Unit Usaha Syariah (UUS) adalah unit kerja dari kantor pusat Bank Umum konvensional yang berfungsi sebgai kantor induk dari kantor atau unit yang melaksanakan kegiatan usaha berdasarkan Prinsip Syariah, atau unit kerja di kantor cabang dari suatu Bank yang berkedudukan diluar negeri yang melaksanakan kegiatan usaha secara konvensional yang berfungsi sebagai kantor induk dari kantor cabang pembantu syariah dan/atau unit syariah. Kantor Cabang adalah kantor cabang bank Syariah yang bertanggung jawab kepada kantor pusat Bank yang bersangkutan dengan alamat tempat usaha yang jelas sesuai dengan lokasi kantor cabang tersebut melakukan usahanya.
 Menurut Muhammad, bank Syariah adalah bank yang aktivitasnya meninggalkan masalah riba atau bank yang beroperasi dengan tidak mengandalkan pada bunga.
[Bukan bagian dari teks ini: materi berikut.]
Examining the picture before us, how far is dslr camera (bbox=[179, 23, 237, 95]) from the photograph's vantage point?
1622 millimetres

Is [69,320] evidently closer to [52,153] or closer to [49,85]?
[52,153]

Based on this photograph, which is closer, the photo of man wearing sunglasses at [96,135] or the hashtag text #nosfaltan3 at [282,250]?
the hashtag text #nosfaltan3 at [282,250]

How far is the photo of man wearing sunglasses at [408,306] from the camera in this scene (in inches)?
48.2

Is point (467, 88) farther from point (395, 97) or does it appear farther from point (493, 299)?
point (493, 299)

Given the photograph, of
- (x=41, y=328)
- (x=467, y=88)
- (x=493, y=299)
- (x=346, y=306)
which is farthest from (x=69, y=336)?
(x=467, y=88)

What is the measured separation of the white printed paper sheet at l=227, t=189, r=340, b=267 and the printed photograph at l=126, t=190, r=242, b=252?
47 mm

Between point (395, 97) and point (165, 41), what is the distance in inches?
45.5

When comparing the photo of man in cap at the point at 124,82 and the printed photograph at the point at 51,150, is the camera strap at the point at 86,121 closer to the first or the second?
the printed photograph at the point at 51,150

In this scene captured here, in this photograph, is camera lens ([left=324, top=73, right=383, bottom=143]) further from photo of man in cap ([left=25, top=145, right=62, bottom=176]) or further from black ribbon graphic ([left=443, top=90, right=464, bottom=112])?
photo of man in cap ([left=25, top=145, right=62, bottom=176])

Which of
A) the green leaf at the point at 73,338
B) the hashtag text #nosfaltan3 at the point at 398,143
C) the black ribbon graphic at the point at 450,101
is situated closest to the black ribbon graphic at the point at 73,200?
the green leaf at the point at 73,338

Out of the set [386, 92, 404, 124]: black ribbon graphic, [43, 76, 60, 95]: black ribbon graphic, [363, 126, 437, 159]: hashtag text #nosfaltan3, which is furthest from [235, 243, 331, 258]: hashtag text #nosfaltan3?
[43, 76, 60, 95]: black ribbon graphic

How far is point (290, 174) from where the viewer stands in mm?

Berbeda dengan bank Islam, bank Syariah adalah lembaga keuangan yang usaha pokoknya memberikan pembiayaan dan jasa-jasa lainnya dalam lalu lintas pembayaran serta peredaran uang yang pengoperasiannya disesuaikan dengan prinsip syariat Islam.
Menurut Pertaatmaja dan Antonio menjelaskan bahwa, bank Syariah adalah bank yang beroperasi sesuai dengan prinsip-prinsip syariah, yaitu bank yang tata cara beroperasinya mengacu kepada ketentuan-ketentuan al-Quran dan hadis. Hal ini dapat juga diartikan sebagai bank yang dalam operasinya itu mengikuti ketentuan-ketentuan syariah islam khususnya yang menyangkut tata cara bermuamalat secara islam. Bank yang beroperasi pada prinsip-prinsip syariah islam adalah tata cara itu dijauhi praktek-praktek yang dikhawatirkan mengandung unsur-unsur riba untuk diisi dengan kegiatan-kegiatan investasi atas dasar bagi hasil dan pembiayaan perdagangan. Sedangkan bank yang tata cara operasinya mengacu pada al-Quran dan hadis adalah bank yang tata cara operasinya mengikuti suruhan dan larangan yang tercantum dalam al-Quran dan hadis.
Menurut Susilo, Triandaru dan Totok mendefinsikan bank Syariah sebagai bank yang dalam aktivitasnya, baik penghimpunan dana maupun dalam rangka penyaluran dananya memberikan dan menggunakan imbalan atas dasar prinsip syariah yaitu jual beli dan bagi hasil.
Menurut Karnaen A. Perwataatmadja dan H. M. Syafi’I Antonio, bank Islam atau bank Syariah adalah Bank yang beroperasi sesuai dengan prinsip-prinsip syariah dan tata cara beroperasinya mengacu kepada ketentuan al-Qura’an dan Hadits.
Bank syariah merupakan lembaga keuangan yang berfungsi memperlancar mekanisme ekonomi di sektor riil melalui aktivitas kegiatan usaha (investasi, jual beli, atau lainnya) berdasarkan prinsip syariah, yaitu aturan perjanjian berdasarkan hukum islam antara bank dan pihak lain untuk penyimpanan dana dan atau pembiayaan kegiatan usaha, atau kegiatan lainnya yang dinyatakan sesuai dengan nilai-nilai syariah yang bersifat makro maupun mikro.
Nilai-nilai makro yang dimaksud adalah keadilan, maslahah, sistem zakat, bebas dari bunga (riba), bebas dari kegiatan spekulatif dan yang non produktif seperti perjudian (maysir), bebas dari hal-hal yang tidak jelas dan meragukan (gharar), bebas dari hal-hal yang rusak atau tidak sah (bathil) dan penggunaan uang sebagai alat tukar. Sementara itu, nilai-nilai mikro yang harus di miliki oleh pelaku perbankan syariah adalah sifat-sifat mulia yang dicontohkan oleh Rasulullah saw, yaitu shidiq, amanah, tablig dan fathonah.
Jadi berdasarkan paparan diatas maka dapat disimpulkan bahwa bank syariah adalah bank yang dalam menjalankan operasinya berdasarkan atas prinsip-prinsip syariah yang bebas dari riba dan menggunakan prinsip jual beli serta sesuai dengan ajaran Rasulullah saw.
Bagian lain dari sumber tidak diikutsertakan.